Dr. Elizabeth Caro and Dr. Eduardo Silva, UNEATLANTICO researchers, are collaborating in a study that proposes an innovative technique to improve the quality of malaria detection, using deep learning technology.
Malaria is a dangerous disease that is caused by the bites of infected female mosquitoes. It is infectious not only among humans, but also among animals. It causes mild symptoms such as fever, headache, sweating, vomiting and muscle discomfort. Severe symptoms include coma, convulsions and kidney failure.
The high burden of malaria cases, especially in Africa, Southeast Asia and the Eastern Mediterranean, has put the effectiveness of manual detection of infected red blood cells to the test. The conventional method of diagnosing the disease involves deterministic examination of blood samples under a microscope. This approach can be challenging, due to overlapping cells in thick samples, which can make it difficult to distinguish between healthy and infected cells.
In order to expedite the diagnosis of malaria infections, the use of high-resolution digital cameras or cell phones to capture images of blood samples has been proposed. However, the quality of photographs taken with cell phones can be inferior, making manual interpretation and disease detection using machine learning algorithms difficult.
To overcome these challenges, the use of deep learning algorithms that can rapidly process images and estimate features important for malaria diagnosis and classification has been implemented. Machine learning methods, such as support vector machines, Naive Bayes classifiers, and neural networks, have demonstrated infection detection accuracy between 83.5% and 85%. However, the success of these algorithms is highly dependent on access to well-constructed, discriminative feature vectors extracted by trained professionals.
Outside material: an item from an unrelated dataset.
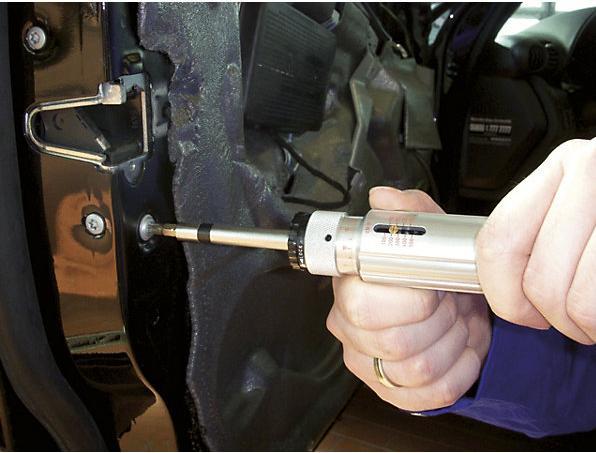 Actual product image KS Tools 1/4" ESD torque screwdriver micrometer scale, scale (mech.), 40-300 cNm (1/4", 40 Nm, 300 Nm)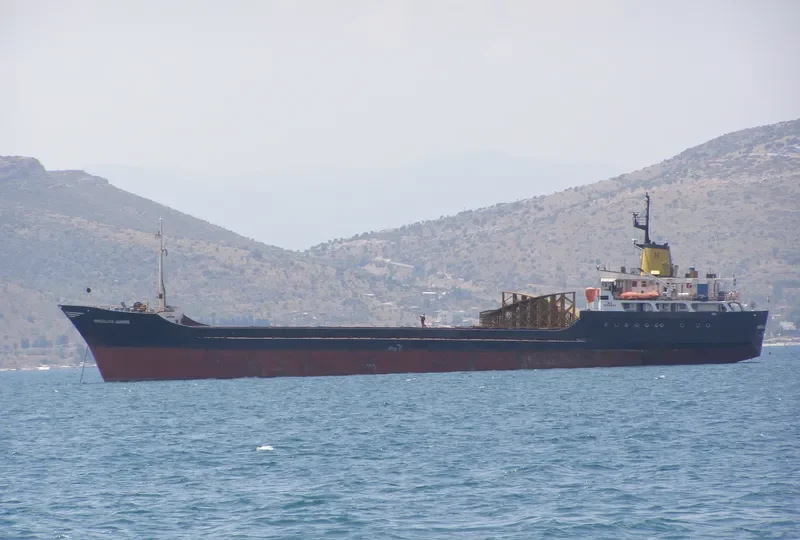 LADY SOSO General Cargo IMO 7233046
Therefore, an automated and efficient deep learning-based automated model was developed using red blood cell samples. This approach achieved a high accuracy score of 97.57% for malaria detection. By using fast preprocessing algorithms and automating feature extraction, accurate and reliable diagnosis of the disease can be achieved. The algorithm eliminates the need for manual feature extraction, significantly reducing the workload on pathologists and speeding up the diagnostic process.
This innovative approach combines two essential elements: image analysis and trained algorithms. By training the algorithm with a large dataset of blood sample images, it not only detects and diagnoses malaria accurately, but also assesses the severity of the parasite. This comprehensive analysis benefits both pathologists and patients, providing efficient, cost-effective and reliable results.
This innovative methodology offers a promising solution for regions with a shortage of qualified pathologists. Implementation of this approach has the potential to revolutionize malaria detection, ultimately leading to more efficient management of this global health problem.